> [What to do]: Edit the listing below by changing every "glass block window" to "glass brick window", and leave everything else as it is.

> [Given data]:
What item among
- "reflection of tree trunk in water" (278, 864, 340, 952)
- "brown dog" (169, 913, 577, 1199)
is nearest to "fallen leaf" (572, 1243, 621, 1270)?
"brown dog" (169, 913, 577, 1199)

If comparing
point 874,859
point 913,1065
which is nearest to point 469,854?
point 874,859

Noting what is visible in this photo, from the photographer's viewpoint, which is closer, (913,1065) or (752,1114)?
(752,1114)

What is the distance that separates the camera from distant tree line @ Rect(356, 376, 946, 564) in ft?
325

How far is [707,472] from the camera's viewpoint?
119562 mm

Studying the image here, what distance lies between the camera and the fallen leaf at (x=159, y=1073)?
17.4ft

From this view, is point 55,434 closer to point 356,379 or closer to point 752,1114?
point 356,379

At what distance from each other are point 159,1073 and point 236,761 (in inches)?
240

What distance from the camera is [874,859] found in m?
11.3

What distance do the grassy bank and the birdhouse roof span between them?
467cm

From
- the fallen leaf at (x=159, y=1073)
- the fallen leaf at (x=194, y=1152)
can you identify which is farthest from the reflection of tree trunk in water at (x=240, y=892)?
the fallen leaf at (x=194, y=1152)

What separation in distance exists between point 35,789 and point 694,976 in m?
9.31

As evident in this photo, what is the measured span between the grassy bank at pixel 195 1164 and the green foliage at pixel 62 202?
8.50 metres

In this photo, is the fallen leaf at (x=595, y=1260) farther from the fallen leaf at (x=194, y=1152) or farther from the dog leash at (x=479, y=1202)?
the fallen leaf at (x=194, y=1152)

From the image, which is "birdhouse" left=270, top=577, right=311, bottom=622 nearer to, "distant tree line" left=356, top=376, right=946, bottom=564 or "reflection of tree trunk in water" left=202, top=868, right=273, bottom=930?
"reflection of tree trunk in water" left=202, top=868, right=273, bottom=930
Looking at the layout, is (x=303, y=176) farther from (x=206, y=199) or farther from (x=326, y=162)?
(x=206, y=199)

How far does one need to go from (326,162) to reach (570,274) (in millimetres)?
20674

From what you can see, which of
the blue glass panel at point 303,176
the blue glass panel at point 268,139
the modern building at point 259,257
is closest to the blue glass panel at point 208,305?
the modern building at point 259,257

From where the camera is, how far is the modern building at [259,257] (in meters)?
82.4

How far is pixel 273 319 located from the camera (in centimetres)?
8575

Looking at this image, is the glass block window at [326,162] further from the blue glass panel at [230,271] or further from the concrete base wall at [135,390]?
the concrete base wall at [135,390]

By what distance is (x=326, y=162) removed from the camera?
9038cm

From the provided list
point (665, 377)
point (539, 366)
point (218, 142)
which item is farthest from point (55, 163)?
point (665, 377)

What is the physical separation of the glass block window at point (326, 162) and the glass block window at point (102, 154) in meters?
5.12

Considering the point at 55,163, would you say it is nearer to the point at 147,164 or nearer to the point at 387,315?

> [Exercise output]:
What item among
- "reflection of tree trunk in water" (278, 864, 340, 952)
- "brown dog" (169, 913, 577, 1199)
is nearest to "fallen leaf" (572, 1243, 621, 1270)?
"brown dog" (169, 913, 577, 1199)

If comparing
point 874,859
point 913,1065
which is nearest to point 469,854?
point 874,859

Noting what is visible in this photo, from the photographer's viewpoint, which is closer, (913,1065) or (752,1114)?
(752,1114)

What is the distance that separates the camera from distant tree line @ Rect(356, 376, 946, 564) in ft?
325

How far is [707,472] from the camera's viewpoint?
119562 mm

Studying the image here, what distance lies between the camera and the fallen leaf at (x=159, y=1073)?
17.4ft

From this view, is point 55,434 closer to point 356,379 or closer to point 752,1114?
point 356,379

At what distance from each other are point 159,1073 and point 236,761 (in inches)?
240

What distance from the camera is [874,859] found in m?
11.3

What distance do the grassy bank and the birdhouse roof span between them?
467cm

From
- the fallen leaf at (x=159, y=1073)
- the fallen leaf at (x=194, y=1152)
can you identify which is farthest from the reflection of tree trunk in water at (x=240, y=892)?
the fallen leaf at (x=194, y=1152)

What separation in distance exists between point 35,789 and point 694,976 in m?
9.31

As evident in this photo, what is the measured span between the grassy bank at pixel 195 1164 and the green foliage at pixel 62 202?
8.50 metres

In this photo, is the fallen leaf at (x=595, y=1260) farther from the fallen leaf at (x=194, y=1152) or farther from the dog leash at (x=479, y=1202)?
the fallen leaf at (x=194, y=1152)

From the image, which is "birdhouse" left=270, top=577, right=311, bottom=622 nearer to, "distant tree line" left=356, top=376, right=946, bottom=564 or "reflection of tree trunk in water" left=202, top=868, right=273, bottom=930?
"reflection of tree trunk in water" left=202, top=868, right=273, bottom=930
Looking at the layout, is (x=303, y=176) farther from (x=206, y=199) or farther from (x=326, y=162)?
(x=206, y=199)

How far does one need to go from (326,162) to reach (570,274) (in millimetres)?
20674

From what you can see, which of
the blue glass panel at point 303,176
the blue glass panel at point 268,139
the modern building at point 259,257
is closest to the blue glass panel at point 208,305?
the modern building at point 259,257

From where the camera is, how far is the modern building at [259,257] (in meters)?
82.4

How far is pixel 273 319 located from the camera (in centimetres)?
8575

Looking at this image, is the glass brick window at [326,162] further from the blue glass panel at [230,271] or further from the concrete base wall at [135,390]?
the concrete base wall at [135,390]

By what distance is (x=326, y=162) removed from the camera?
9038cm

From the provided list
point (665, 377)
point (539, 366)
point (218, 142)
which item is farthest from point (55, 163)?
point (665, 377)

What is the physical separation of the glass brick window at point (326, 162) and the glass brick window at point (102, 154) in meters?
5.12

Considering the point at 55,163, would you say it is nearer to the point at 147,164 or nearer to the point at 387,315?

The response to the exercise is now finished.